In the records that follow, the lines from the one containing "シューシノア - ランチセットより、杏仁豆腐" to the one containing "Panasonic Lumix DMC-GH4: Frontansicht", inclusive, are to be given again exactly.
╔══
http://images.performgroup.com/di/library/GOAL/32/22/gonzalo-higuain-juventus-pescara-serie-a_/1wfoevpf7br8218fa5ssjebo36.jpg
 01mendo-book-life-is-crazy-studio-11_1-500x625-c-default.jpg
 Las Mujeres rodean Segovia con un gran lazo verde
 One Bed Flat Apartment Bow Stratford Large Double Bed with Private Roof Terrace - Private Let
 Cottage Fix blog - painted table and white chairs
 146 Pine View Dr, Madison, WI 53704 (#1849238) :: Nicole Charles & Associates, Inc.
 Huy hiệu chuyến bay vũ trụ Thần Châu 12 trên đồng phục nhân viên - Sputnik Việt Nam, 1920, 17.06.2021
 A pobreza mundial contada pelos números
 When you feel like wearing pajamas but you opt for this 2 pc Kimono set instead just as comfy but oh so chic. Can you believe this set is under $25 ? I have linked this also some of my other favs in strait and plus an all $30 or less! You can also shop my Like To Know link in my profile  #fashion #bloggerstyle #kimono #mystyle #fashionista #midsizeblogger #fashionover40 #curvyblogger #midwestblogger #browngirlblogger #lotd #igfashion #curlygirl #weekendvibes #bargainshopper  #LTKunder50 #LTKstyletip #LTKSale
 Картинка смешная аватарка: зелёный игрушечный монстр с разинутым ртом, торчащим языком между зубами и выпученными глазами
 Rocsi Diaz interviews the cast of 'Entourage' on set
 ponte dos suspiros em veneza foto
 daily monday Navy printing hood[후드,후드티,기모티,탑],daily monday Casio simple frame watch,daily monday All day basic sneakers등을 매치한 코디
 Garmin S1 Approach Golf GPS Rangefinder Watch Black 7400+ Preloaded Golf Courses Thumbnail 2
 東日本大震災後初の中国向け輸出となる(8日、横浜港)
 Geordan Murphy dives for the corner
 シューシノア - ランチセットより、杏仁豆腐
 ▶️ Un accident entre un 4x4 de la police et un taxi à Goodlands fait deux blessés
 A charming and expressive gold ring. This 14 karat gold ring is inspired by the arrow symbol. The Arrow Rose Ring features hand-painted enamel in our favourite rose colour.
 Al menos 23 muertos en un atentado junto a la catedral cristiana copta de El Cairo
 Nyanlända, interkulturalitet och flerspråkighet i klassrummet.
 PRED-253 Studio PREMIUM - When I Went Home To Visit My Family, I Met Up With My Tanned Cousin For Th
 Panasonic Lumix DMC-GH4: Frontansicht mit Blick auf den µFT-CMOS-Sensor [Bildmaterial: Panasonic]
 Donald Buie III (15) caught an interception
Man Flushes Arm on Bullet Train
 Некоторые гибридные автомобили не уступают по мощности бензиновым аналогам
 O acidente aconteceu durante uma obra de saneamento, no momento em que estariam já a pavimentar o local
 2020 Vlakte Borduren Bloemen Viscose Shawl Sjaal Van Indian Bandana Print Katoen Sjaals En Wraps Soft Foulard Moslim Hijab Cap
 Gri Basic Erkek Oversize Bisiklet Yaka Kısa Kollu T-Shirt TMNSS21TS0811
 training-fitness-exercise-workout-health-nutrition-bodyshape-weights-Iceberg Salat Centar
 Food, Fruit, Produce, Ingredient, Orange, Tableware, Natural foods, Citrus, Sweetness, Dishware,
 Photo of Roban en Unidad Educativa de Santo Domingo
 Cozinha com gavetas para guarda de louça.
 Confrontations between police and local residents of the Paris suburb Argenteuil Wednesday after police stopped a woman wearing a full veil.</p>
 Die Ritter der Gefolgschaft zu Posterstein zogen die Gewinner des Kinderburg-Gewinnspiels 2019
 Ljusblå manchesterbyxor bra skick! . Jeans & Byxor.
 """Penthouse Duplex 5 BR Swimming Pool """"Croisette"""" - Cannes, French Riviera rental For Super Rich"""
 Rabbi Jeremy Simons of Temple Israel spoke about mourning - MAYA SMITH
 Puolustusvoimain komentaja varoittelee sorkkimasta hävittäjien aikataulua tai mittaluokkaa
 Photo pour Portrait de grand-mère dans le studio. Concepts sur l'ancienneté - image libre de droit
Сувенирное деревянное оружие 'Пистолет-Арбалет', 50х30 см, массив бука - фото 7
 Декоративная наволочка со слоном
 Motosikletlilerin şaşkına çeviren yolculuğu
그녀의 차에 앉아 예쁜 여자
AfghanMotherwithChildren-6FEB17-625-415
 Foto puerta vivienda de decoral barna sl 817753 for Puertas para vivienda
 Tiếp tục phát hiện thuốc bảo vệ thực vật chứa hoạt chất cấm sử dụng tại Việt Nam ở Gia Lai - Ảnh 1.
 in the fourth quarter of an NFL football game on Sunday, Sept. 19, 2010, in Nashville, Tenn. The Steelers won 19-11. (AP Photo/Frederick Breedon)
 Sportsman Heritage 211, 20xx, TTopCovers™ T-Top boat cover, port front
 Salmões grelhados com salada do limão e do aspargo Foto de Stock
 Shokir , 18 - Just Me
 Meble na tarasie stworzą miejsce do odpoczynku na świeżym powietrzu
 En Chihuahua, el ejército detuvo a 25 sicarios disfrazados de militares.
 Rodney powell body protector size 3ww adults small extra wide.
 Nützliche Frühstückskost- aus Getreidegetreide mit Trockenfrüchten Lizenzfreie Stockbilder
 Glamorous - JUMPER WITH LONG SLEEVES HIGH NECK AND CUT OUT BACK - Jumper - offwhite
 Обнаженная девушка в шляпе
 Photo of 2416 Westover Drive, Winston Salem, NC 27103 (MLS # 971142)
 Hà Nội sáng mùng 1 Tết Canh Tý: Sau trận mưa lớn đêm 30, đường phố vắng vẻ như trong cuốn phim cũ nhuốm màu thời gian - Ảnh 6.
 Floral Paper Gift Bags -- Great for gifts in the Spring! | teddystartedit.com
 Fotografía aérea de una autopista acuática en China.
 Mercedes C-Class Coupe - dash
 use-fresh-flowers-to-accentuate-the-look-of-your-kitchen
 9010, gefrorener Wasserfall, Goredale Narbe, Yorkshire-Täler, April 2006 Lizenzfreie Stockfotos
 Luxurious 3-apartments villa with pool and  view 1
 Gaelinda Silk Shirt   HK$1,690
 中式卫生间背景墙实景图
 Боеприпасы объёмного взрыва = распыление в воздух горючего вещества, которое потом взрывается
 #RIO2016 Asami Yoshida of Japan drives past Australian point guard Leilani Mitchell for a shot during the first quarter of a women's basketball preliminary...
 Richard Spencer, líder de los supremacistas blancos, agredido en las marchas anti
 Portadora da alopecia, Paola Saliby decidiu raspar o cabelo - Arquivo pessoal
╚══
Response area:
 シューシノア - ランチセットより、杏仁豆腐
 ▶️ Un accident entre un 4x4 de la police et un taxi à Goodlands fait deux blessés
 A charming and expressive gold ring. This 14 karat gold ring is inspired by the arrow symbol. The Arrow Rose Ring features hand-painted enamel in our favourite rose colour.
 Al menos 23 muertos en un atentado junto a la catedral cristiana copta de El Cairo
 Nyanlända, interkulturalitet och flerspråkighet i klassrummet.
 PRED-253 Studio PREMIUM - When I Went Home To Visit My Family, I Met Up With My Tanned Cousin For Th
 Panasonic Lumix DMC-GH4: Frontansicht mit Blick auf den µFT-CMOS-Sensor [Bildmaterial: Panasonic]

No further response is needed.